----- Data for this exercise -----
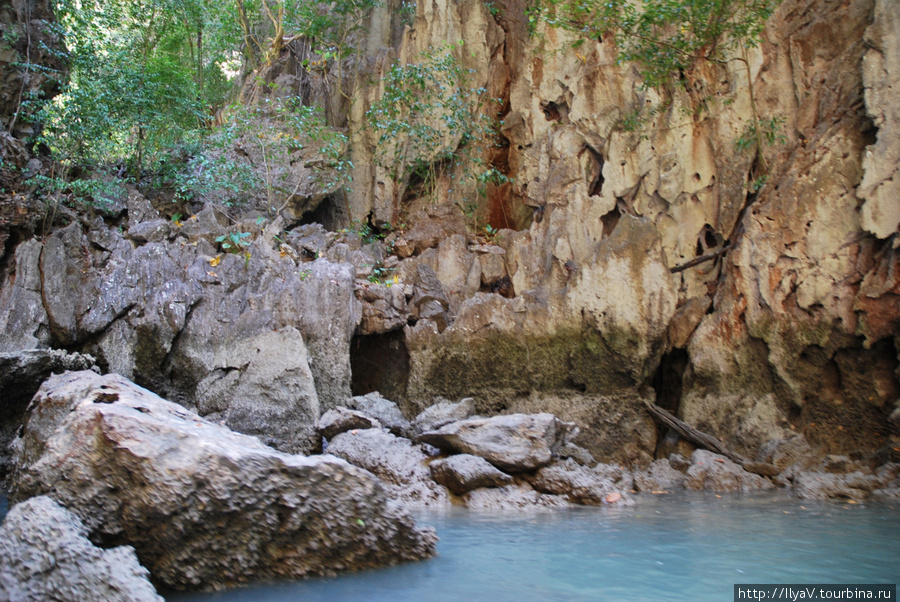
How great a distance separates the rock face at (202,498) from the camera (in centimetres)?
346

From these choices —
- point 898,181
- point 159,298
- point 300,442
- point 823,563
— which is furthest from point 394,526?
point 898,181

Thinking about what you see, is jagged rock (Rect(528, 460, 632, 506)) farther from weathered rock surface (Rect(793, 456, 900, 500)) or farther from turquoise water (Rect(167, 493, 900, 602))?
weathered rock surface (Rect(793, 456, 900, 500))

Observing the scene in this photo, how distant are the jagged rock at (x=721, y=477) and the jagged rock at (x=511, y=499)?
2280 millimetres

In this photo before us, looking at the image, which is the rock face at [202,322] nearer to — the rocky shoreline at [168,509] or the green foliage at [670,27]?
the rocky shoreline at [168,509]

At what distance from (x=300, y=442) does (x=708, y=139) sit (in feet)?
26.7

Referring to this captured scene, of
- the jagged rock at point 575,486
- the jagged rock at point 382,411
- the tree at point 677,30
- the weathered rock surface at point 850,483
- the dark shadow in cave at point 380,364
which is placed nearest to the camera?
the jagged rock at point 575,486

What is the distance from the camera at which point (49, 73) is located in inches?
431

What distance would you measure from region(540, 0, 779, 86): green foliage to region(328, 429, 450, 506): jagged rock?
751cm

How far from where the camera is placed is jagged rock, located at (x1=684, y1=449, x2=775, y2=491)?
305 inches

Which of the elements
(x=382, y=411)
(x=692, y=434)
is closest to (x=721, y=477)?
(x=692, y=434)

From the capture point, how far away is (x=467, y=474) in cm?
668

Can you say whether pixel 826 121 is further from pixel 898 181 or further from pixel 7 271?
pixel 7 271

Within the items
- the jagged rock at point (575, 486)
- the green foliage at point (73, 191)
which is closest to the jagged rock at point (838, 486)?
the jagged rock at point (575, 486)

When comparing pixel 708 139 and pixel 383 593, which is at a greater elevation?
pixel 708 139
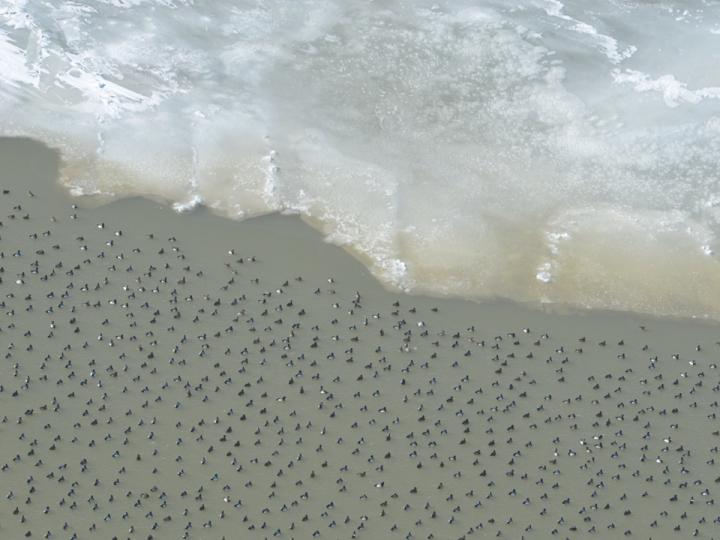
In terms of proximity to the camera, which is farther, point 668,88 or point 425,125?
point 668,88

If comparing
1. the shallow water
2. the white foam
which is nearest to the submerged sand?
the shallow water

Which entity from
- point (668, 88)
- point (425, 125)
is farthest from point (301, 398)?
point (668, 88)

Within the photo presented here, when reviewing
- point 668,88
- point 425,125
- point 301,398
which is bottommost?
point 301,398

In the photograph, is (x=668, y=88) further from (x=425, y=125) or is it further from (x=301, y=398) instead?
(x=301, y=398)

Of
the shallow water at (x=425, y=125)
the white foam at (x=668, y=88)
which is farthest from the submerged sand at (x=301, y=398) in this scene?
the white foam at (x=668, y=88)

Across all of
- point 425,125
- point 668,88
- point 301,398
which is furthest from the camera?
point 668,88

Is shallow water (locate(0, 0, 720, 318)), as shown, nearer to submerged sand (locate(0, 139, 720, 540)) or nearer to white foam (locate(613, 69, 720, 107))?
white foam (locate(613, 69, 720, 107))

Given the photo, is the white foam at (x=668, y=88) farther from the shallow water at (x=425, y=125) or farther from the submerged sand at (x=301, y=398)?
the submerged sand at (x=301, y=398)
-----
----- Data for this exercise -----
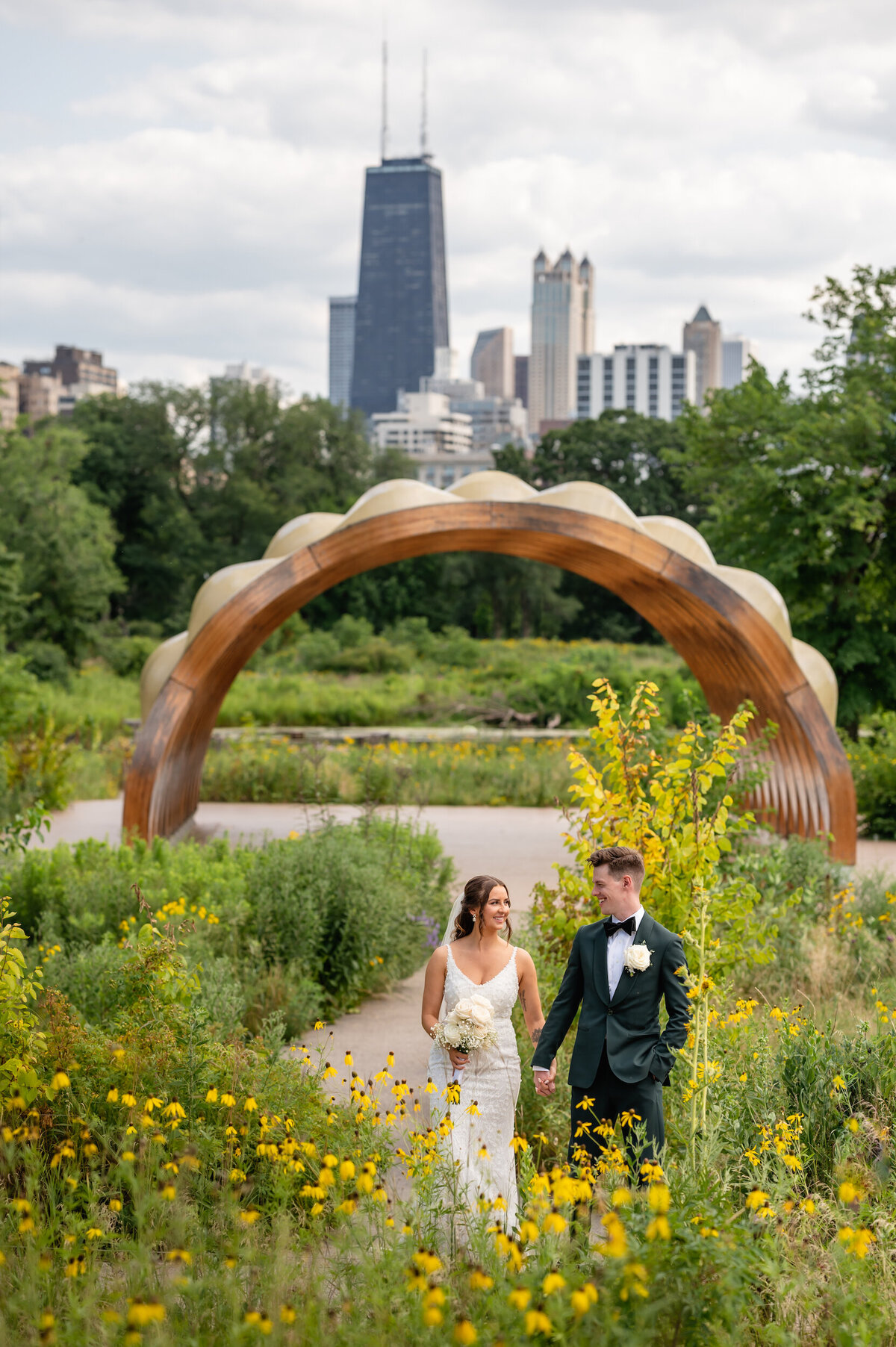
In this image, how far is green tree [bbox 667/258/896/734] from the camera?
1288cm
-----
## Written problem:
List each line of the data above that contains the word "shoreline". Case counts.

## Answer in full:
In this photo before us, looking at the image, which is the rock face at [202,322] nearer to — the rocky shoreline at [168,509] or the green foliage at [670,27]?
the rocky shoreline at [168,509]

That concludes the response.